Reasonably priced, effective health care is out there. But transparency of pricing has been shuttered for decades. We are finally beginning to see more companies paying more attention to making prices known to the general public. Part of this change is likely due to the significant rise in use of High-Deductible Health Plans(HDHPs) or the friendlier sounding Consumer Driven Health Plan (CDHP) which are the same thing. In these plans the bulk of medical expenses are often placed upon the patient for up to a set deductible before the health plan pays anything. However, despite the early trend towards price transparency, the bulk of healthcare consumers and providers appear to be relatively blind to the cost of care that they are either utilizing or providing.
It still seems ingrained in our culture to not "shop" for healthcare like we do for most other items.
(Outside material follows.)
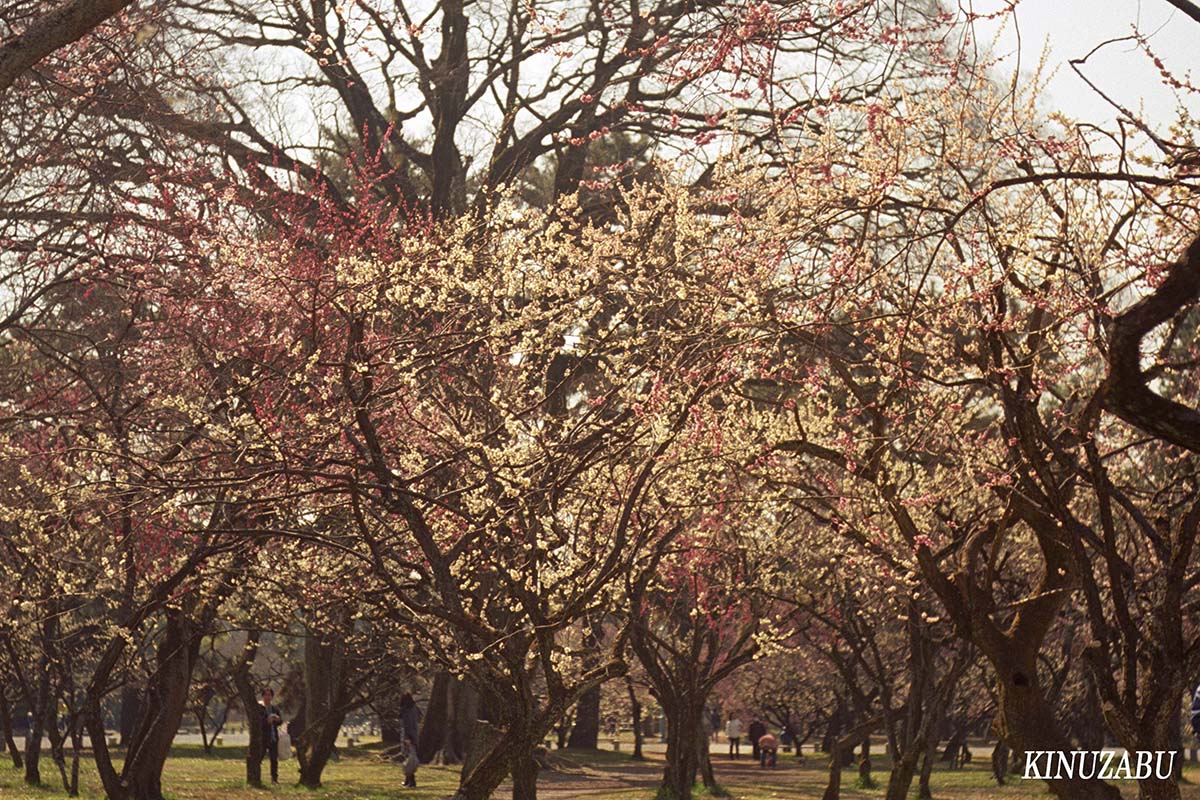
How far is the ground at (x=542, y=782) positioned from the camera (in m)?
18.3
Many probably assume that if they have a health plan than every provider that operates within that health plan will generally have approximately the same costs. A reasonable assumption I think. But, even in-network procedures can vary by over 500% according the Healthcarebluebook.com. The same scenario plays out in the already expensive Emergency Department system. One ER may cost $650 just to say "hi", while another will have a starting price that is double that, and goes up dramatically from there based on any interventions by hospital staff.
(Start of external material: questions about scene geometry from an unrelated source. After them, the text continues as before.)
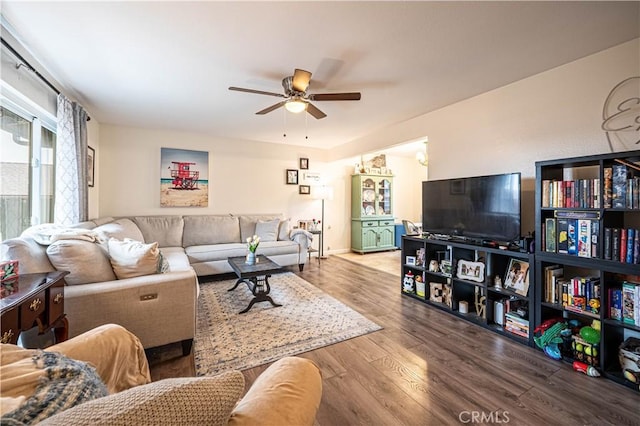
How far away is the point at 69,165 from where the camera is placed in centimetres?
274

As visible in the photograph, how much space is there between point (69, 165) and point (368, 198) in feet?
16.5

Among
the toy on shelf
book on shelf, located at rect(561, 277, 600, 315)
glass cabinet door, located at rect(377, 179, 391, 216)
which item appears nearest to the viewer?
book on shelf, located at rect(561, 277, 600, 315)

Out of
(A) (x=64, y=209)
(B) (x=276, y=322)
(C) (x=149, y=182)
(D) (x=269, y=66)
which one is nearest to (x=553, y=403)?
(B) (x=276, y=322)

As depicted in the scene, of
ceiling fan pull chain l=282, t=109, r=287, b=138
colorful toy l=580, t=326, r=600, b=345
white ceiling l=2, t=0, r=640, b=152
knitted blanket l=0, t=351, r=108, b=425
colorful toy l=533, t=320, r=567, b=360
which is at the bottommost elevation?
colorful toy l=533, t=320, r=567, b=360

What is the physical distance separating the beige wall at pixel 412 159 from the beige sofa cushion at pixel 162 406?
118 inches

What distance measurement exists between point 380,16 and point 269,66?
106 cm

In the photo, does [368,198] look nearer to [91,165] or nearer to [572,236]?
[572,236]

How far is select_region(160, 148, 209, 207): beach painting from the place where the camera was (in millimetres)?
4484

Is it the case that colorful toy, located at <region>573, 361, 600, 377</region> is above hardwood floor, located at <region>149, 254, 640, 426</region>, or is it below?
above

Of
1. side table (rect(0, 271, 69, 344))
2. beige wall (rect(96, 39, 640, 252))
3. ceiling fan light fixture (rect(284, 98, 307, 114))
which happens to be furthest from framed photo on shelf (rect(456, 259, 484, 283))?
side table (rect(0, 271, 69, 344))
Luckily, telemedicine services are starting to defray some of the costs by providing a significantly lower entry price point for the healthcare system. A $50 - $70 telemedicine visit is significantly lower than nearly any other form of medical evaluation that can be obtained. An Emergency Room visit will be $650 +++, and Urgent Care visit likely $180 + and a standard office visit in the $110 range according to HealthcareBluebook.com. As long as the quality of care is addressed through experienced clinicians following guidelines of local and national standards when applicable and available, there is no doubt that the nation's expensive healthcare issues can be significantly addressed through a transition from standard in-facility visits to virtual telemedicine visits. In fact, a 2014 Towers Watson estimate stated that employers could save approximately $6 billion dollars/year by implementing telemedicine programs. And this does not even take into account travel expenses and lost wages due to the need to rearrange the patient's lifestyle in order to get to appointments.